The Dow Jones closed up 0.5% at 11,961, the S&P 500 index closed up 0.2% at 1,265, the Nasdaq ended down -0.3% at 2,624, and the smaller cap Russell 2000 was up 0.3%.
European stocks have continued to weaken this week as worries about Greek finances and the health of the U.S. economy again weighed on sentiment.
The Greek ASE index slumped as the country was practically shut down on Wednesday by a 24-hour general strike to protest new austerity measures, and demonstrations in Athens turned violent. Greek bonds were trashed, sending yields to their highest levels since the inception of the euro, as euro-zone officials failed to make progress on discussions about aid to Greece.
Elsewhere the Irish budget minister warned of more budget cuts, and the European Central Bank warned that contagion from the euro-zone’s debt crisis remains the top risk to financial stability in the EU bloc, while reiterating their opposition to a Greek debt restructure.
The S&P Ratings Agency cut Greece’s sovereign rating to junk territory, cutting it to CCC from B, the lowest in the world, rather focusing on the likelihood that euro-zone officials will reach a deal to help the nation avoid a default.

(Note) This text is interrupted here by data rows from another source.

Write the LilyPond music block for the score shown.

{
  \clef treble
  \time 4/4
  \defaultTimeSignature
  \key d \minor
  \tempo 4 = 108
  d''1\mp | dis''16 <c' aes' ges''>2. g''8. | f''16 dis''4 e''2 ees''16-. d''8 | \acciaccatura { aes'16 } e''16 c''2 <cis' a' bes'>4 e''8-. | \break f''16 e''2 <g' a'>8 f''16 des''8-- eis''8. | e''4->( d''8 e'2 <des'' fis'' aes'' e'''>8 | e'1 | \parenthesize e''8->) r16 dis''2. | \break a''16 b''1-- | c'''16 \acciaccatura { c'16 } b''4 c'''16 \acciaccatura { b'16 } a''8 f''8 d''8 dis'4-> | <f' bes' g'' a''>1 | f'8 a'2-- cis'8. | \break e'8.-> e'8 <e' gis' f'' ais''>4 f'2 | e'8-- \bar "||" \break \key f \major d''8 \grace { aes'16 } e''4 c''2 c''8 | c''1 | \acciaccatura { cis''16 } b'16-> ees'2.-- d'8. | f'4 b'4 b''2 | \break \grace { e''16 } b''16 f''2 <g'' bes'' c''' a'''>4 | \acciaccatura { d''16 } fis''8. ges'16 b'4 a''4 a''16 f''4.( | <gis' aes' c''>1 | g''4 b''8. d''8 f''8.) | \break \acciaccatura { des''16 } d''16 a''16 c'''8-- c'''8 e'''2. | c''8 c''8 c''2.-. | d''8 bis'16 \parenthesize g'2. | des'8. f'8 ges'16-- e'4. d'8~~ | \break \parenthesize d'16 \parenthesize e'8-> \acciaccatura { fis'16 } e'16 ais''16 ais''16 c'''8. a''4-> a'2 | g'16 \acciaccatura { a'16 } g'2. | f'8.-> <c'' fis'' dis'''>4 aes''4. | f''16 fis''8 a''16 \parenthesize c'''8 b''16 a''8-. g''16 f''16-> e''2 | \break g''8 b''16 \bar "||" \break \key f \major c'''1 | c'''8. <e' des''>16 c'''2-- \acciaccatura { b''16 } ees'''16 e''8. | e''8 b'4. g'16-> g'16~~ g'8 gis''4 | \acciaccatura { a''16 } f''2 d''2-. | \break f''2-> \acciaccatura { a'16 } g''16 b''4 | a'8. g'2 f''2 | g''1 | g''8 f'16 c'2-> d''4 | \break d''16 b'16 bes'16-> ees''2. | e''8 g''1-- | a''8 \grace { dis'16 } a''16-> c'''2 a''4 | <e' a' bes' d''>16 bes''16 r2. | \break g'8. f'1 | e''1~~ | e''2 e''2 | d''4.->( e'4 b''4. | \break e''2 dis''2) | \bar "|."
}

Investors continued selling as the week unfolded, even as the European Union and the International Monetary Fund said that the next tranche of Greek aid is likely to be approved at a meeting of euro-zone finance ministers on Sunday. A second bailout package for Greece and a decision on the nature of private-sector involvement is scheduled for early July.
Banks were under pressure again across the region with the National Bank of Greece and Alpha Bank each down more than 4%, while major French banks were down after being put on review for possible downgrade by Moody’s Investors Service, because of their exposure to Greek debt.
Overnight in London the FTSE 100 index was down -0.8% at 5,699, the German DAX was down -0.1% at 7,110, while in France the CAC was down -0.4% at 3,792.
Asian share markets have traded lower again this week, with Hong Kong and Australian markets hitting multi-month lows and trading at their lows for the year, after a sharp sell-off in the U.S. mid-week. In Hong Kong the market has been under pressure as an announcement of higher bank-reserve requirements by China hit Hong Kong-listed financials.
Persistent news of a possible Greek default has also unnerved investors globally. In China the Shanghai Composite has fallen, as banks sold-off after the People’s Bank of China announced a half a percentage point increase to the reserve requirement ratio. This is China’s sixth increase this year, and will take effect 20 June, bringing the ratio for most large lenders to 21.5%. Miners have also weighed due to the prospect of slower global growth.
Overnight in China the SSE Composite was down -1.2% at 2,664, while in Hong Kong the Hang Seng Index was down -1.5% at 21,910 and in Japan the Nikkei 225 Index was down -1.4% at 9,411. The South Korean KOSPI was down -1.7% for the session, while the Indian market was down -0.5%.
The Australian share market has had a another sell-off this week and markets look set to remain subdued as we head into the end of the financial year. As the week progressed investors continued to choose caution, as fears of Greek debt contagion seeped into investor psyche.
The S&P/ASX 200 index is testing its March lows and we may see consolidation near-term as the index has pushed towards the lower end trading range of its falling channel. The headwinds remain with a strong Aussie dollar, slow jobs and retail sales numbers and the proposed carbon and mining resource taxes, plus the end-of-financial year clean-out all weighing on sentiment.